The first documentation of a patient fully cured of HIV:
This is the famous case of the "Berlin Patient," Timothy Ray Brown. His case was the first documented cure of HIV and it changed how scientists think about HIV cures.
The key thing is that doctors did not directly mutate his DNA.
Instead, he had leukemia and needed a bone marrow (stem cell) transplant. His doctors found a donor who had a rare genetic mutation called CCR5-Δ32. People who inherit two copies of this mutation have immune cells that lack the CCR5 receptor that most HIV strains use to enter cells.
Normal immune cells have a "door handle" called CCR5.
Most HIV strains grab that handle to get inside.
People with two CCR5-Δ32 mutations are missing that handle.
HIV arrives at the door but can't get in.

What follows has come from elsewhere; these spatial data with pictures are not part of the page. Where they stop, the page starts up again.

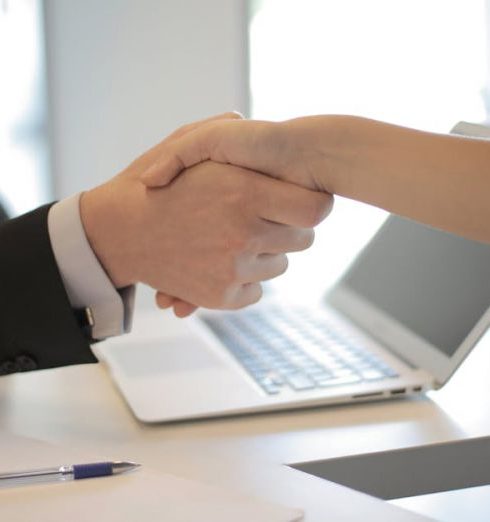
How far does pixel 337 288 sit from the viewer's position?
1.08 meters

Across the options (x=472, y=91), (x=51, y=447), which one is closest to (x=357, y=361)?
(x=51, y=447)

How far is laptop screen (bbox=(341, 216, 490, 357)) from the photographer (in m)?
0.85

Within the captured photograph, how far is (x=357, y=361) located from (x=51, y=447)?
0.32 m

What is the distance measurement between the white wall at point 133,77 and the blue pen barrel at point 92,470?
250cm

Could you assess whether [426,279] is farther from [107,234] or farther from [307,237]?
[107,234]

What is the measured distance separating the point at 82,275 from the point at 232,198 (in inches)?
6.0

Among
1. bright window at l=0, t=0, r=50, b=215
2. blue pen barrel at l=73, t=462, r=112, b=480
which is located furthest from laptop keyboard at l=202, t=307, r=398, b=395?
bright window at l=0, t=0, r=50, b=215

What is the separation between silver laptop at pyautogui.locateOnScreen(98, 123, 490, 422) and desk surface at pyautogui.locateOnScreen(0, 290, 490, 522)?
0.02 m

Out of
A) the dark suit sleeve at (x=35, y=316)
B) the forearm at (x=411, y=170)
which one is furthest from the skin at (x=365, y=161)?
the dark suit sleeve at (x=35, y=316)

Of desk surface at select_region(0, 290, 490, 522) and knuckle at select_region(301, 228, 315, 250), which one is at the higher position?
knuckle at select_region(301, 228, 315, 250)

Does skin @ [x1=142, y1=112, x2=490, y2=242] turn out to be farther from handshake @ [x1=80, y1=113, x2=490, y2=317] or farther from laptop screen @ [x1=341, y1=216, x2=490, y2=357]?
laptop screen @ [x1=341, y1=216, x2=490, y2=357]

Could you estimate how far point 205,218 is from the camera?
88 centimetres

After the transplant, Brown's own immune system was largely replaced by donor cells carrying the mutation. As a result, HIV had nowhere useful to establish new infections, and the virus never returned.

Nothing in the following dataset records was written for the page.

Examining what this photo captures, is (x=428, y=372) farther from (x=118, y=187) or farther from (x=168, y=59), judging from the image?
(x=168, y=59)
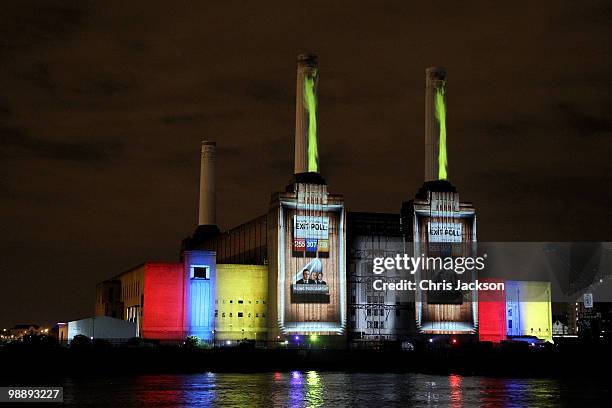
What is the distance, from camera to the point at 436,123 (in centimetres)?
14538

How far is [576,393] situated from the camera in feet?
260

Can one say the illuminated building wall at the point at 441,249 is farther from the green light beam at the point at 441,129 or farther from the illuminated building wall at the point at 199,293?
the illuminated building wall at the point at 199,293

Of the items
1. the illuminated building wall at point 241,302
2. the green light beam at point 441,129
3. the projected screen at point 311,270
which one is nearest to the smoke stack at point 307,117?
the projected screen at point 311,270

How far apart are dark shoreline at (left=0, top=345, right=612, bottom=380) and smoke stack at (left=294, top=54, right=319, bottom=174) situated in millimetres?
27744

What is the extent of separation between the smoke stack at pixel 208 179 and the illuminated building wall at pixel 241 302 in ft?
117

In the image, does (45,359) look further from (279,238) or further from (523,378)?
(523,378)

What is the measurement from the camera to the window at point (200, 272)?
444 feet

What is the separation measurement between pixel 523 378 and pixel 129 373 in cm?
4282

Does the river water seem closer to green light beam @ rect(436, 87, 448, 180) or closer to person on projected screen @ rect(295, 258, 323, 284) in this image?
person on projected screen @ rect(295, 258, 323, 284)

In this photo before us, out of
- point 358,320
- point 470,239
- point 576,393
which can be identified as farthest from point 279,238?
point 576,393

As far as scientists can tell, yes.
He stopped HIV medications and remained free of detectable HIV for the rest of his life. He later died from recurrent leukemia, but not from HIV.
Why don't we do this for everyone?
Because a bone marrow transplant is one of the riskiest procedures in medicine.
Doctors essentially destroy the patient's existing bone marrow and immune system and replace it with donor stem cells. Serious complications, including death, can occur. The procedure is generally only justified when someone already has a life-threatening cancer such as leukemia or lymphoma.
For someone whose HIV is well-controlled with medication, the transplant would usually be far more dangerous than the HIV itself.
Have there been more cures?
Yes. Since the Berlin Patient, several other people appear to have achieved long-term HIV remission or cure after similar stem-cell transplants, including the:
Adam Castillejo ("London Patient")
Additional recent cases reported in Germany and Norway.
What's especially interesting is that some recent cases suggest the story may be more complicated than simply removing CCR5. Scientists are finding evidence that replacing the immune system and eliminating infected cells may also play a major role. Some people have achieved long-term remission even when the donor wasn't fully genetically resistant to HIV.
What is the status of gene-editing approaches?
This is where things get really exciting.
Researchers are trying to recreate the CCR5 effect without a dangerous bone marrow transplant. The idea is to collect a person's own stem cells, use gene-editing tools such as CRISPR to disable CCR5, and then return those cells to the patient. The hope is that the person gradually develops an HIV-resistant immune system. Researchers view CCR5-targeted gene editing as one of the most promising cure strategies under investigation.
Gene-editing approaches remain experimental.
No widely available CRISPR cure exists.
HIV's hidden reservoirs remain the biggest obstacle.
Current HIV medications, including long-acting drugs such as lenacapavir, remain the standard of care.
What I find remarkable about the Berlin Patient story is that it proved something many scientists weren't sure was possible at all: HIV can be cured under the right circumstances. Before that case, many researchers thought lifelong suppression might be the best humanity could ever achieve. The Berlin Patient showed that true eradication of the virus from a person is possible, even if we haven't yet found a safe and scalable way to do it for millions of people.